One potential intervention that may improve PD duration in the unplanned PD starters is the provision of home assistance, such as home visits or assisted PD.10,12,13 Indeed, it can be hypothesized that providing home assistance may help patients and their relatives cope with home dialysis after discharge from hospital, thereby decreasing the likelihood of transfer to HD. In addition, assisted PD could decrease the risk of early complication of PD that jeopardize PD duration. 14
This study was carried out to evaluate whether assisted PD was associated with the risk of transitioning to hemodialysis, for the individuals experiencing unplanned PD initiation. The study was also conducted to determine whether the protective effect of assisted PD is mediated by its impact on the risk of early peritonitis.
Methods
Study population
This was a retrospective study using data from the French Language Peritoneal Dialysis Registry (RDPLF). Data from all patients older than 18 years of age incident on PD between January 1, 2002, and December 31, 2018, was extracted. The end of the study period was December 31, 2021.
Patients experiencing a period of less than 30 days on HD before PD initiation, which was considered as a proxy of an unplanned PD initiation, were included in the study. Indeed, in the context of PD, some studies have suggested that a period of less than 30 days on hemodialysis before PD is a proxy for an unplanned start,10,15 assuming that switching from HD to PD within the first month of renal replacement therapy was not the pathway chosen by the patients and by their nephrologists.

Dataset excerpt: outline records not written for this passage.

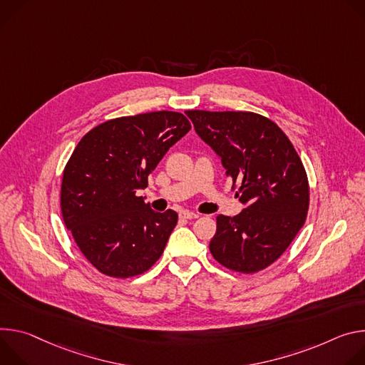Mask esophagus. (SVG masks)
I'll return each mask as SVG.
<instances>
[{
    "mask_svg": "<svg viewBox=\"0 0 365 365\" xmlns=\"http://www.w3.org/2000/svg\"><path fill=\"white\" fill-rule=\"evenodd\" d=\"M180 216H181L182 219H197V217H200V215H198V213H194V212H188V210H184V212H181V213H180Z\"/></svg>",
    "mask_w": 365,
    "mask_h": 365,
    "instance_id": "obj_1",
    "label": "esophagus"
}]
</instances>
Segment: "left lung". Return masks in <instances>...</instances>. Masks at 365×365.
Here are the masks:
<instances>
[{"label": "left lung", "mask_w": 365, "mask_h": 365, "mask_svg": "<svg viewBox=\"0 0 365 365\" xmlns=\"http://www.w3.org/2000/svg\"><path fill=\"white\" fill-rule=\"evenodd\" d=\"M197 135L222 159L247 209L216 217L210 252L223 267L258 272L290 247L306 222L309 181L293 143L272 120L252 111L188 110Z\"/></svg>", "instance_id": "1"}]
</instances>
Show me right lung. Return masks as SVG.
I'll list each match as a JSON object with an SVG mask.
<instances>
[{
  "instance_id": "obj_1",
  "label": "right lung",
  "mask_w": 365,
  "mask_h": 365,
  "mask_svg": "<svg viewBox=\"0 0 365 365\" xmlns=\"http://www.w3.org/2000/svg\"><path fill=\"white\" fill-rule=\"evenodd\" d=\"M190 129L177 111L117 117L91 129L73 149L62 177V217L100 272L135 277L164 252L178 215L153 212L136 192Z\"/></svg>"
}]
</instances>
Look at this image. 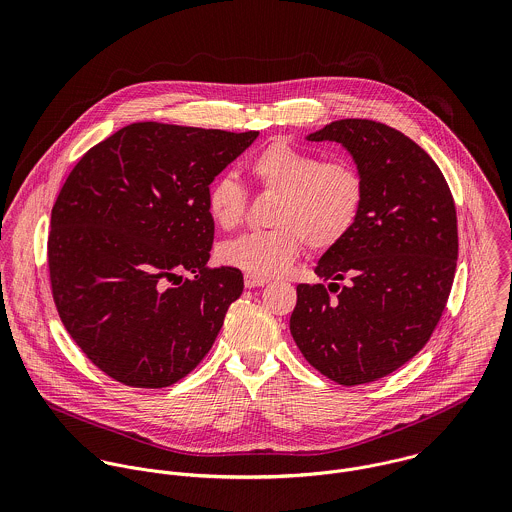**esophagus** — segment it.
I'll return each instance as SVG.
<instances>
[{
    "label": "esophagus",
    "mask_w": 512,
    "mask_h": 512,
    "mask_svg": "<svg viewBox=\"0 0 512 512\" xmlns=\"http://www.w3.org/2000/svg\"><path fill=\"white\" fill-rule=\"evenodd\" d=\"M268 280L266 278H258V276H252V274H246L244 276V286L250 290V288H262L266 286Z\"/></svg>",
    "instance_id": "obj_1"
}]
</instances>
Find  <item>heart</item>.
Masks as SVG:
<instances>
[{
	"label": "heart",
	"mask_w": 512,
	"mask_h": 512,
	"mask_svg": "<svg viewBox=\"0 0 512 512\" xmlns=\"http://www.w3.org/2000/svg\"><path fill=\"white\" fill-rule=\"evenodd\" d=\"M258 185L278 195L272 230L246 232L222 242L219 258L258 278L278 276L299 256L303 242L325 252L355 226L365 201L361 171L347 161H323L319 155L276 140L248 165ZM246 209V193L230 175H219L207 191V211L222 230L236 228Z\"/></svg>",
	"instance_id": "1"
}]
</instances>
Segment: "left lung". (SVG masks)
<instances>
[{
    "label": "left lung",
    "instance_id": "obj_1",
    "mask_svg": "<svg viewBox=\"0 0 512 512\" xmlns=\"http://www.w3.org/2000/svg\"><path fill=\"white\" fill-rule=\"evenodd\" d=\"M307 140L351 153L365 201L353 230L315 266L329 288L297 286L290 331L321 374L343 386L365 384L430 341L457 266L455 205L436 161L390 126L337 120Z\"/></svg>",
    "mask_w": 512,
    "mask_h": 512
}]
</instances>
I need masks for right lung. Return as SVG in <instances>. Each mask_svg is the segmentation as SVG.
Listing matches in <instances>:
<instances>
[{
	"instance_id": "1",
	"label": "right lung",
	"mask_w": 512,
	"mask_h": 512,
	"mask_svg": "<svg viewBox=\"0 0 512 512\" xmlns=\"http://www.w3.org/2000/svg\"><path fill=\"white\" fill-rule=\"evenodd\" d=\"M256 138L136 122L74 165L51 213L53 299L74 343L114 380L171 386L211 351L244 280L207 266V191ZM183 271L194 278L181 283Z\"/></svg>"
}]
</instances>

Patients who experienced primary PD failure, defined as those who were on PD for less than one day, were excluded from the analyses.
Definition of variables
Baseline characteristics, evaluated at PD initiation, were extracted from the RDPLF database including: age, sex, diabetic status, underlying kidney disease, previous kidney replacement therapy (KRT) before PD, PD modality at initiation (continuous ambulatory PD [CAPD] or automated PD [APD]), type of centre and assistance status. To assess comorbidities, the Charlson comorbidity index (CCI) was extracted from the database, and the modified CCI was calculated by subtracting the age subscore to assess the role of comorbidities independently of patient age. The centre size was estimated by the number of incident patients per year of participation over the study period. The total number of peritonitis and the date of first peritonitis were extracted from the registry.
Explanatory variables
The main explanatory variable was assisted PD, defined as either nurse-assisted PD or family-assisted PD. Self-care PD was used as a comparator. Sensitivity analyses were conducted according to the assistance modality (Eg nurse-assisted PD versus self-care PD and family-assisted PD versus self-care PD).

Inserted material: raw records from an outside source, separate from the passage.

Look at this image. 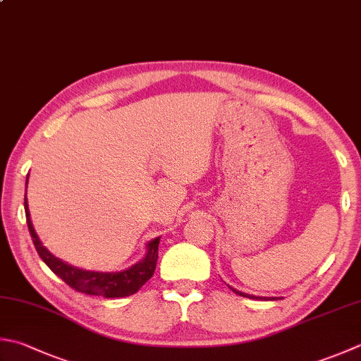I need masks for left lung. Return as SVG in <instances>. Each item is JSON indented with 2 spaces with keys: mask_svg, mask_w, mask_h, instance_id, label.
Here are the masks:
<instances>
[{
  "mask_svg": "<svg viewBox=\"0 0 361 361\" xmlns=\"http://www.w3.org/2000/svg\"><path fill=\"white\" fill-rule=\"evenodd\" d=\"M231 291H235L236 294H239V295H243V298H250V299H258V298H255V295H249V294H244V293H241V291H236V289H233L231 288ZM259 299H263V298H259Z\"/></svg>",
  "mask_w": 361,
  "mask_h": 361,
  "instance_id": "8db88e82",
  "label": "left lung"
}]
</instances>
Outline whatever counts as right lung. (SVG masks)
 <instances>
[{"label": "right lung", "mask_w": 361, "mask_h": 361, "mask_svg": "<svg viewBox=\"0 0 361 361\" xmlns=\"http://www.w3.org/2000/svg\"><path fill=\"white\" fill-rule=\"evenodd\" d=\"M25 213H26V222L27 228H30L31 238L35 250L44 259V263L51 269L59 279H62L66 283L73 288L75 291L87 294V295H102L106 299H114V298H126L137 293L140 286L152 277L154 269H157L158 263V245L159 238L153 239L148 244V252L144 259H140L137 264L131 266L130 269L117 272V274H104V272H90L82 271L78 267L70 266L63 263L59 258L51 255L44 245H42L40 239L37 238L32 227V222L30 219V209H27V202L25 195Z\"/></svg>", "instance_id": "add662e5"}]
</instances>
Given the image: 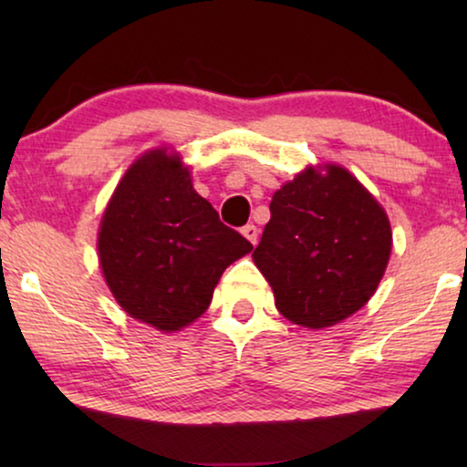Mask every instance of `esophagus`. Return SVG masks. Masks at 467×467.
Instances as JSON below:
<instances>
[{
	"label": "esophagus",
	"mask_w": 467,
	"mask_h": 467,
	"mask_svg": "<svg viewBox=\"0 0 467 467\" xmlns=\"http://www.w3.org/2000/svg\"><path fill=\"white\" fill-rule=\"evenodd\" d=\"M242 235H244V238L251 242V244H257V235H259V232H257V227L253 225V223H248V225H244L242 227Z\"/></svg>",
	"instance_id": "34e87169"
}]
</instances>
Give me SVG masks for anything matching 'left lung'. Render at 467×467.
Instances as JSON below:
<instances>
[{"label":"left lung","mask_w":467,"mask_h":467,"mask_svg":"<svg viewBox=\"0 0 467 467\" xmlns=\"http://www.w3.org/2000/svg\"><path fill=\"white\" fill-rule=\"evenodd\" d=\"M270 213L253 259L280 315L321 329L368 304L393 235L385 210L348 170L306 168L274 193Z\"/></svg>","instance_id":"1"}]
</instances>
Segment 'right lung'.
Instances as JSON below:
<instances>
[{
    "label": "right lung",
    "mask_w": 467,
    "mask_h": 467,
    "mask_svg": "<svg viewBox=\"0 0 467 467\" xmlns=\"http://www.w3.org/2000/svg\"><path fill=\"white\" fill-rule=\"evenodd\" d=\"M98 251L120 308L170 334L208 310L221 274L253 244L195 193L181 157L155 149L136 159L114 189Z\"/></svg>",
    "instance_id": "right-lung-1"
}]
</instances>
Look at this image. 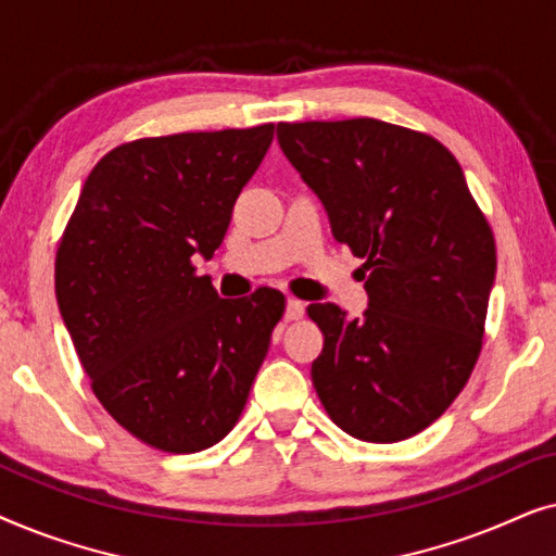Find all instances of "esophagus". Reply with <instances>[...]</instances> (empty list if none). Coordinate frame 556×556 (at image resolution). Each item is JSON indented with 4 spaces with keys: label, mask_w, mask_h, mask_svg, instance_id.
Here are the masks:
<instances>
[{
    "label": "esophagus",
    "mask_w": 556,
    "mask_h": 556,
    "mask_svg": "<svg viewBox=\"0 0 556 556\" xmlns=\"http://www.w3.org/2000/svg\"><path fill=\"white\" fill-rule=\"evenodd\" d=\"M303 311H306V303L299 301V299H288L286 303V321H299L303 316Z\"/></svg>",
    "instance_id": "esophagus-1"
}]
</instances>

The a priori mediator was an early peritonitis episode defined by a peritoneal infection occurring within the first 6 months of PD.

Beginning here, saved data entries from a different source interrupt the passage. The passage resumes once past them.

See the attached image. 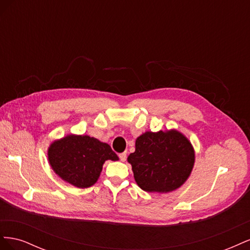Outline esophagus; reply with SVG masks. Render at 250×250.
<instances>
[{
    "instance_id": "1",
    "label": "esophagus",
    "mask_w": 250,
    "mask_h": 250,
    "mask_svg": "<svg viewBox=\"0 0 250 250\" xmlns=\"http://www.w3.org/2000/svg\"><path fill=\"white\" fill-rule=\"evenodd\" d=\"M119 157H120V160H121V162H125L126 161V152H123V153H120L119 154Z\"/></svg>"
}]
</instances>
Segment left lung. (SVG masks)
<instances>
[{
    "label": "left lung",
    "instance_id": "obj_1",
    "mask_svg": "<svg viewBox=\"0 0 250 250\" xmlns=\"http://www.w3.org/2000/svg\"><path fill=\"white\" fill-rule=\"evenodd\" d=\"M135 183L148 193H170L190 177L195 150L177 129L146 131L135 140V151L127 157Z\"/></svg>",
    "mask_w": 250,
    "mask_h": 250
}]
</instances>
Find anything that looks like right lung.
I'll list each match as a JSON object with an SVG mask.
<instances>
[{
	"instance_id": "add662e5",
	"label": "right lung",
	"mask_w": 250,
	"mask_h": 250,
	"mask_svg": "<svg viewBox=\"0 0 250 250\" xmlns=\"http://www.w3.org/2000/svg\"><path fill=\"white\" fill-rule=\"evenodd\" d=\"M52 170L65 183L79 188L94 186L106 161H119L110 146L87 134H67L48 147Z\"/></svg>"
}]
</instances>
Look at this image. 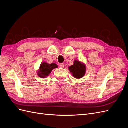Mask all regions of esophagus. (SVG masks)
<instances>
[{
    "instance_id": "obj_1",
    "label": "esophagus",
    "mask_w": 128,
    "mask_h": 128,
    "mask_svg": "<svg viewBox=\"0 0 128 128\" xmlns=\"http://www.w3.org/2000/svg\"><path fill=\"white\" fill-rule=\"evenodd\" d=\"M59 66L60 68H64V64H60Z\"/></svg>"
}]
</instances>
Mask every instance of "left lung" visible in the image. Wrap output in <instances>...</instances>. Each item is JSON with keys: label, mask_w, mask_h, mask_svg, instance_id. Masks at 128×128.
<instances>
[{"label": "left lung", "mask_w": 128, "mask_h": 128, "mask_svg": "<svg viewBox=\"0 0 128 128\" xmlns=\"http://www.w3.org/2000/svg\"><path fill=\"white\" fill-rule=\"evenodd\" d=\"M69 69L75 78H81L86 74V67L79 61L75 60L74 64L69 67Z\"/></svg>", "instance_id": "left-lung-1"}]
</instances>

Events of interest and competing events
The event of interest was a transfer to HD for more than 2 months, death on PD and kidney transplantation were considered as competing events. 16 Death occurring within two months of transferring to HD was considered to have occurred while on PD.
The time to event was calculated for the first of these events for each patient.
Statistical analysis
The required sample size to detect a significant difference in the risk of transfer to HD between assisted PD and self-care PD patients was calculated with the observed rates of transfer to HD of 28.8% in the assisted group and 41.7% in the self-care group. With a two-sided p value of less than 5%, a power -of 80%, and an estimated 20% lost to follow-up, the required sample size was 328 patients for each group.
A direct acyclic graph (DAG) was used to represent the relationship between the exposure variable (assisted PD), the mediator (early peritonitis), and the confounders (Supplemental Figure S1). Assumptions for potential confounders and mediators were defined based on the literature data.10,14,17 For the event of interest, we tested the interaction between the exposure and the mediator which was not significant. In addition, the interactions between assisted PD, age, and sex have been investigated and were not significant.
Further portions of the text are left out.